2. Pierrotti LC, Baddour LM. Fungal endocarditis, 1995-2000. Chest.2002;122:302-310.
3. Esmaeilzadeh M, Parsaee M, Peighambari MM, et al. Late occurrence of fatal aortitis: a complication of Aspergillus endocarditis following coronary artery bypass graft surgery. Eur J Echocardiogr.2009;10:165-167.
4. JB Atkinson, DH Connor, M Robinowitz, HA McCalister and R. Virmani, Cardiac fungal infections: review of autopsy findings in 60 patients, Hum Pathol 15 (1984), pp. 935–942.
5. Upadhyayula S, Kapur KK, Seth A.Three-Dimensional Echocardiographic Evaluation of an Aspergilloma Complicating Right Ventricular Permanent Pacemaker Implant. Echocardiography. 2006 Aug;23(7):614-5.
6. Chambers J, Blauth C, Bucknall C, Eykyn S. Images in clinical medicine. Aspergilloma as a complication of pacemaker implantation. N Engl J Med. 2002 Feb 7;346:428.

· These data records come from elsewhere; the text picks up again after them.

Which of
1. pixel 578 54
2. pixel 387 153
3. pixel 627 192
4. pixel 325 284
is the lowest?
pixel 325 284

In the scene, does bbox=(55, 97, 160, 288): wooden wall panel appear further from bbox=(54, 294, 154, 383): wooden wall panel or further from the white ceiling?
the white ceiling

7. Rubio Alvarez J, Sierra Quiroga J, Rubio Taboada C, Fernandez Gonzalez A, Martinon Torres F, Garcia-Bengochea J. Cardiac Aspergillosis with pedunculated mass in the left ventricle.Tex Heart Inst J. 2004;31:439-41.
8. Chamsi-Pasha H, Abdulmoneim A, Ahmed WH, Al-Shaibi KF, Ajam A, Bakhamees H, Ashmeg AK. Biatrial aspergillosis in a patient with immunocompetency. J Am Soc Echocardiogr. 2004 Jan;17:70-2.
9. Berarducci L, Ford K, Olenick S, Devries S. Invasive intracardiac aspergillosis with widespread embolization. J Am Soc Echocardiogr. 1993 Sep-Oct;6:539-42.